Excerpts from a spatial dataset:
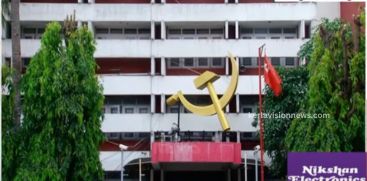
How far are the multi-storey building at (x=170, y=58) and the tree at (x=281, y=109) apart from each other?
10.8 feet

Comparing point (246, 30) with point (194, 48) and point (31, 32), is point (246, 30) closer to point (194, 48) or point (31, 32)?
point (194, 48)

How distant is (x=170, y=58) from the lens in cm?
2834

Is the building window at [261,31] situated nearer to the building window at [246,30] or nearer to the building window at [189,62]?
the building window at [246,30]

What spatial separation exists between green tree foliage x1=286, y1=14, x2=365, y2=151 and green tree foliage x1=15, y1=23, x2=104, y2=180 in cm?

What you have to do: Write out the records again with every "green tree foliage" swapped for "leafy tree canopy" and everything else left unchanged. Omit the pictures from your answer.

Written solution:
How far are the multi-storey building at (x=170, y=58) and the tree at (x=281, y=109) apart from each other?
10.8 feet

Comparing point (246, 30) with point (194, 48) and point (31, 32), is point (246, 30) closer to point (194, 48) or point (31, 32)?
point (194, 48)

How distant is (x=170, y=58) from the lens in cm?
2834

Is the building window at [261,31] situated nearer to the building window at [246,30] or nearer to the building window at [189,62]?
the building window at [246,30]

What spatial separation exists between leafy tree canopy x1=286, y1=14, x2=365, y2=151 and leafy tree canopy x1=15, y1=23, x2=104, y2=180 in cm?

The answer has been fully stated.